- WHAT IS BEING ASKED
In the listing below, change "floating ice chunk" to "drifting ice floe" in the part that opens with the line containing "When examining" and closes with the line containing "5.60 metres", leaving everything else unchanged. Give back only those lines.
**** INPUT FOR THIS TASK
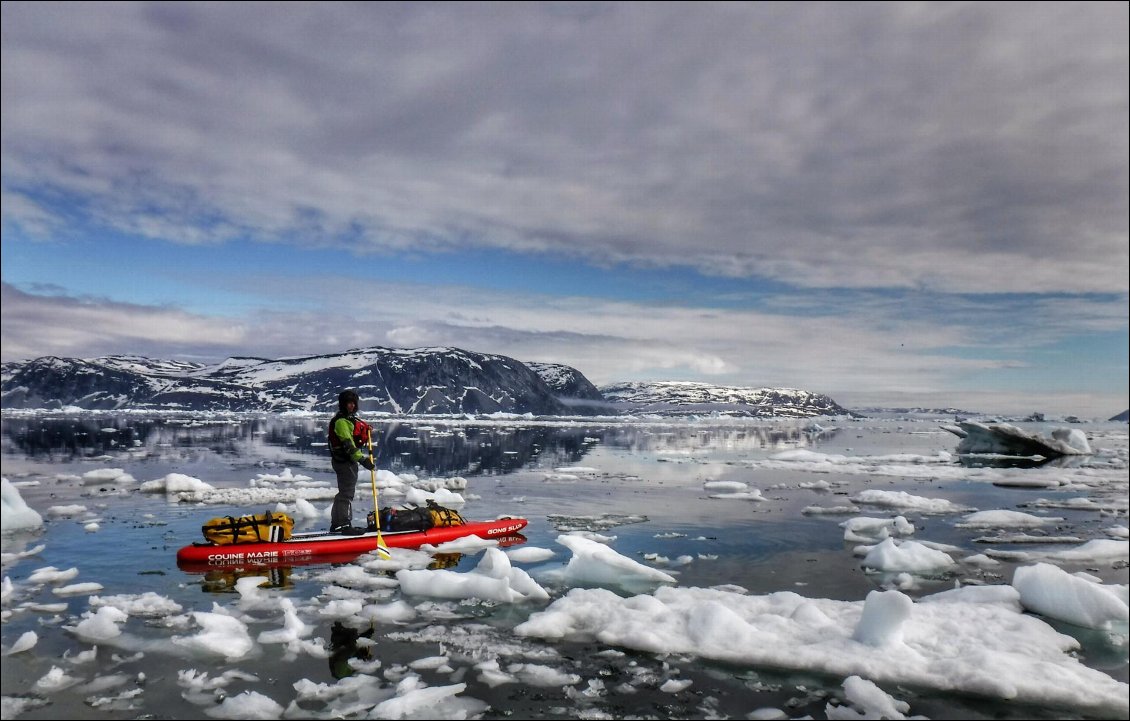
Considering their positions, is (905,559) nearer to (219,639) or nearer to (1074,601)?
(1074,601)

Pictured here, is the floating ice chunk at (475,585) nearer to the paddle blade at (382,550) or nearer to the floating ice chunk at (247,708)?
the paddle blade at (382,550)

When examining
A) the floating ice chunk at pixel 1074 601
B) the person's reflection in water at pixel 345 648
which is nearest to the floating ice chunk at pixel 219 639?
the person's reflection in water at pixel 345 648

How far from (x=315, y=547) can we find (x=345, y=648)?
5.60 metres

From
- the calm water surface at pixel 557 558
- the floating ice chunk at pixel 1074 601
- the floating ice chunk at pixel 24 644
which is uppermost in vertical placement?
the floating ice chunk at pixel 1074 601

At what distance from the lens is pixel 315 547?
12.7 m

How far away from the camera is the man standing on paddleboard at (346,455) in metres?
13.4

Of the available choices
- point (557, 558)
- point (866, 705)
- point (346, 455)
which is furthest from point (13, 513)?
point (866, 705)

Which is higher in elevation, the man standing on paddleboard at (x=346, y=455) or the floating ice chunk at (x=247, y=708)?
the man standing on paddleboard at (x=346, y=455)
********
**** INPUT FOR THIS TASK
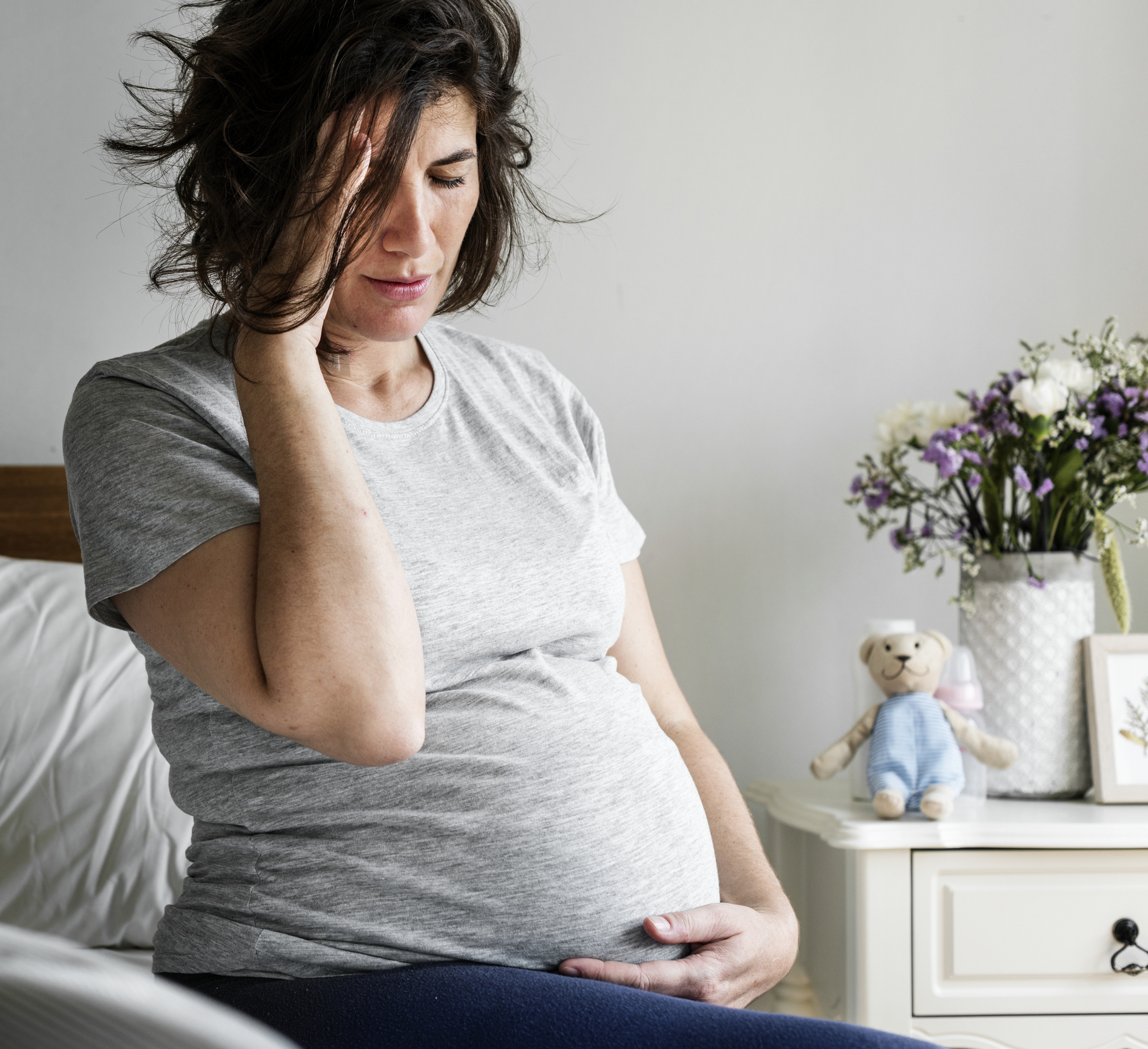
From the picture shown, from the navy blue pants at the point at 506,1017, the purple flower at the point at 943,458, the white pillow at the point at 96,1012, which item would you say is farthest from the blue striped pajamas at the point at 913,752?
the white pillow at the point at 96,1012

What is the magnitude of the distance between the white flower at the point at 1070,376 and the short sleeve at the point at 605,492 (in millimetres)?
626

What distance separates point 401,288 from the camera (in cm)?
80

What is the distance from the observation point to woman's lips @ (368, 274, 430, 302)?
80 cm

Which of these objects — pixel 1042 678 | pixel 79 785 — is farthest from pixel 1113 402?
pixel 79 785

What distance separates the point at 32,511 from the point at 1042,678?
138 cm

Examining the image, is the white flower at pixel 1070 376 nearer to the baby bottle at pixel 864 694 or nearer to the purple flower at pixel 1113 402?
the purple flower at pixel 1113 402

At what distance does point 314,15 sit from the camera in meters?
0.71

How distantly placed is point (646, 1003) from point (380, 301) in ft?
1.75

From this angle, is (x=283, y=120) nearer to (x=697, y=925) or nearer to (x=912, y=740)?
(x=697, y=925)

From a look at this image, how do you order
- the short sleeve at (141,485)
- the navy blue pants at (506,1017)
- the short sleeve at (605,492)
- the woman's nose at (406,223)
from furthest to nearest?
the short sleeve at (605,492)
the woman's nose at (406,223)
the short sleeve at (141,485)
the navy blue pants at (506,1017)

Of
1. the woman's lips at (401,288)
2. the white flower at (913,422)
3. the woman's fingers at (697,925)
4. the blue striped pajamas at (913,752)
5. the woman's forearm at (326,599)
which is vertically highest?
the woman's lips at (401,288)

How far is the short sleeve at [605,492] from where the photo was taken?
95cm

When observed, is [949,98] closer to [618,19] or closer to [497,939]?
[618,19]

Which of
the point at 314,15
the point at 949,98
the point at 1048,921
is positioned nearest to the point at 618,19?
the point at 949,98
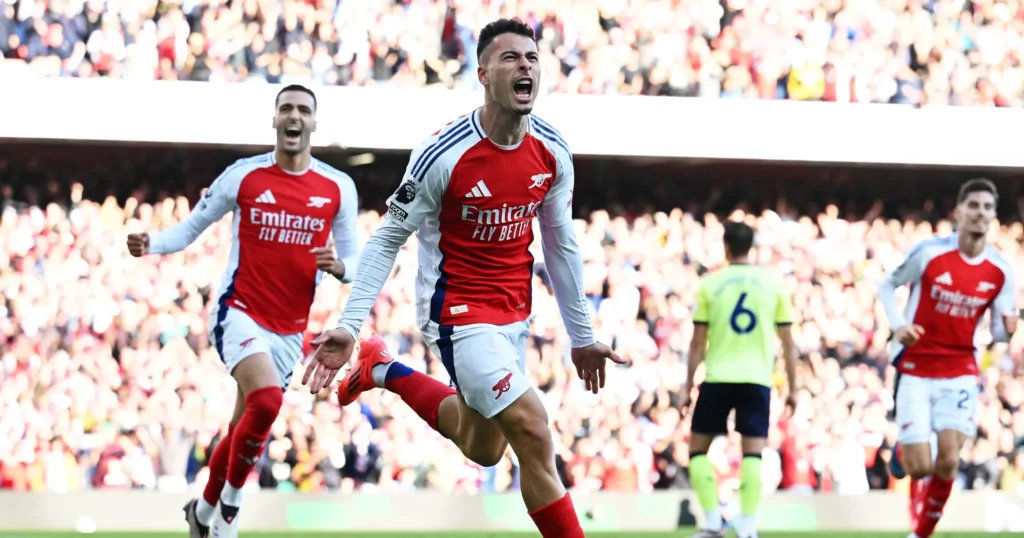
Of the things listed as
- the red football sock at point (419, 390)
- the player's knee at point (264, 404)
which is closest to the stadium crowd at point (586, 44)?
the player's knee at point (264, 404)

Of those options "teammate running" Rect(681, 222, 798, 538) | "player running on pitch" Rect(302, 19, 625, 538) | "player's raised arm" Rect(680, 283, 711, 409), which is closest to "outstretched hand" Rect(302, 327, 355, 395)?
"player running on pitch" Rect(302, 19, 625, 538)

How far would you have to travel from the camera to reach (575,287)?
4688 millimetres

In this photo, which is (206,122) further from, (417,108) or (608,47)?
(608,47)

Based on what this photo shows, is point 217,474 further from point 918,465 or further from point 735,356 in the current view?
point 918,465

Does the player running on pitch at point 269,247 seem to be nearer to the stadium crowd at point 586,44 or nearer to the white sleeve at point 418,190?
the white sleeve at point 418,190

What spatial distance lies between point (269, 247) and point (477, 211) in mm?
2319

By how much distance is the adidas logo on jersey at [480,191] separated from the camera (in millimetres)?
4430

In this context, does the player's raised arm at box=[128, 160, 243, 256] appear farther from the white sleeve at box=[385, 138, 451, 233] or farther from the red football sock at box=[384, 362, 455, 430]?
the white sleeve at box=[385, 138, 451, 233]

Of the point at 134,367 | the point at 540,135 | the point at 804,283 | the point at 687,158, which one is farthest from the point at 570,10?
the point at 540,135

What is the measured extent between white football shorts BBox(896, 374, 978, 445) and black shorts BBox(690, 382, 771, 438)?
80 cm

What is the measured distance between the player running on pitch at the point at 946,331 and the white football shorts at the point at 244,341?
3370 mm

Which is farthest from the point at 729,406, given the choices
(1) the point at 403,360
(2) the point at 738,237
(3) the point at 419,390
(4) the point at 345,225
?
********
- EXPECTED ANSWER
When examining
A) the drifting ice floe at pixel 1074 601
B) the person's reflection in water at pixel 345 648
which is nearest to the drifting ice floe at pixel 219 639?
the person's reflection in water at pixel 345 648

How far from (x=315, y=547) can we find (x=345, y=648)?
5.60 metres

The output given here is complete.